> _Dataset records_

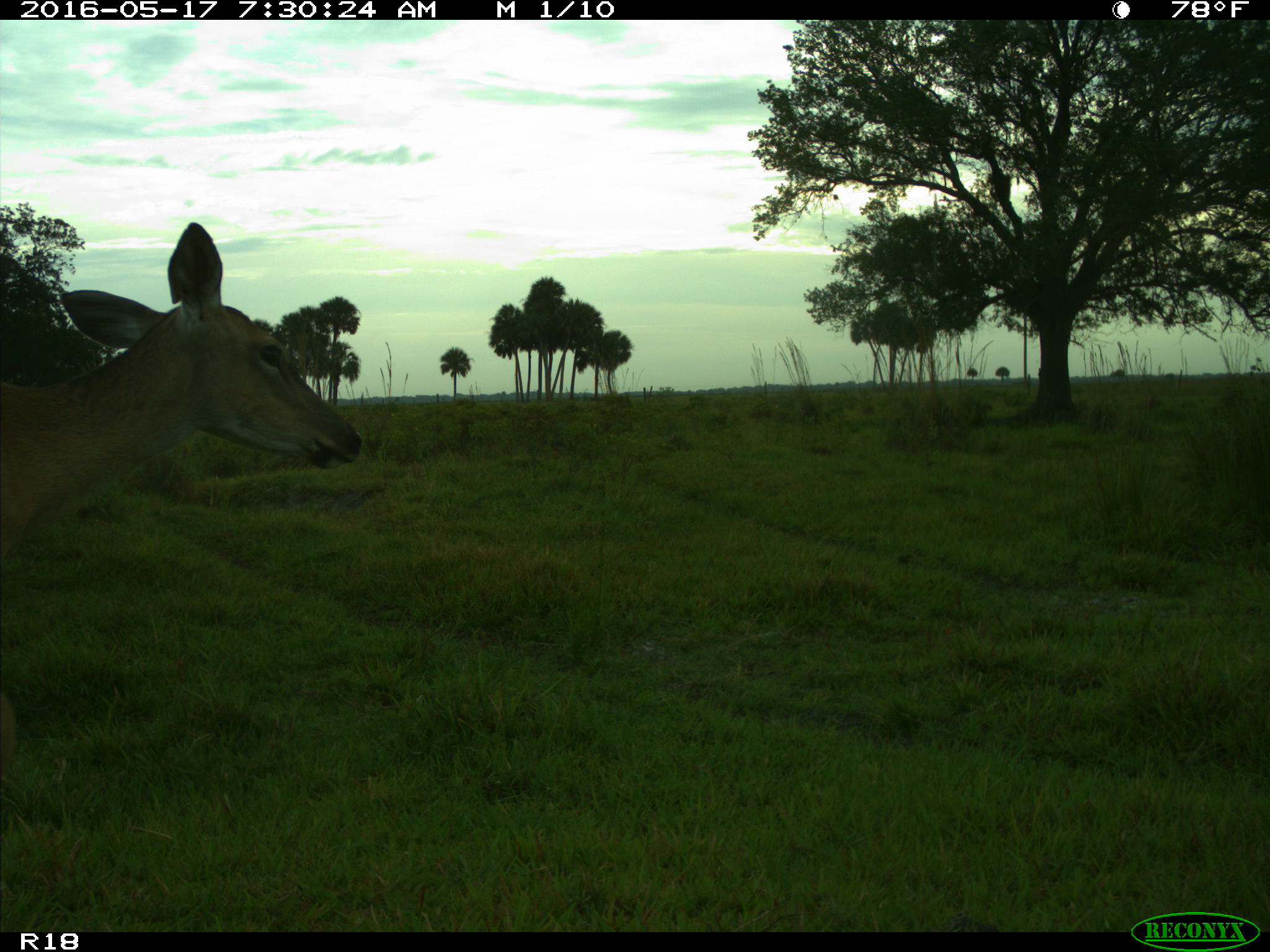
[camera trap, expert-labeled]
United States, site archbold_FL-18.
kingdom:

* * *

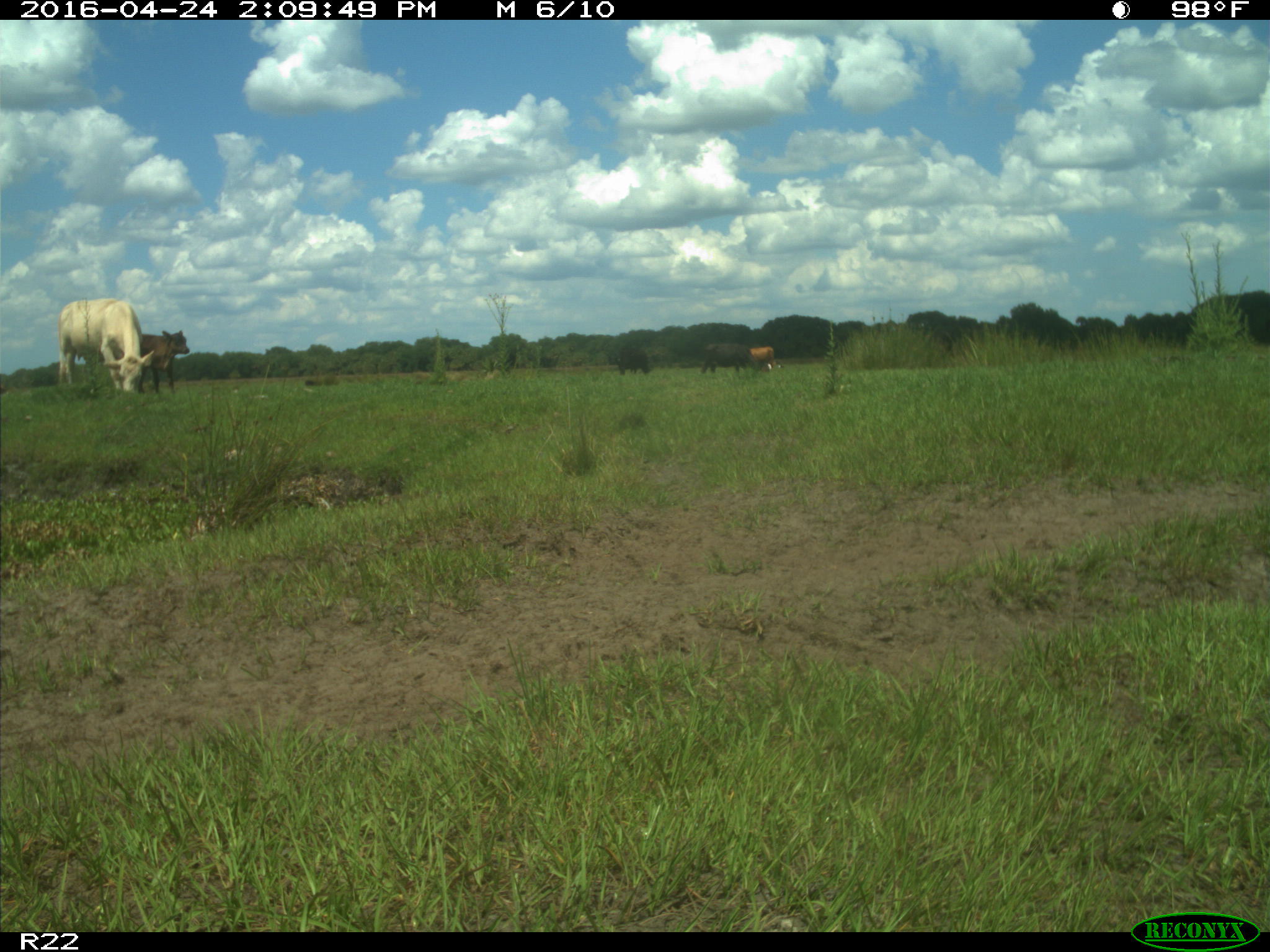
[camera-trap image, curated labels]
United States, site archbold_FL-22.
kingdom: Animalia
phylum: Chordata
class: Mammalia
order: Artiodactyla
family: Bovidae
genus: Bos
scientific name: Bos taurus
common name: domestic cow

> _What to do_
Output, from the data above, the lines from the line with "class: Mammalia" to the line with "common name: domestic cow" exactly as they stand, both ends included and nothing else.

> _Output of the exercise_
class: Mammalia
order: Artiodactyla
family: Bovidae
genus: Bos
scientific name: Bos taurus
common name: domestic cow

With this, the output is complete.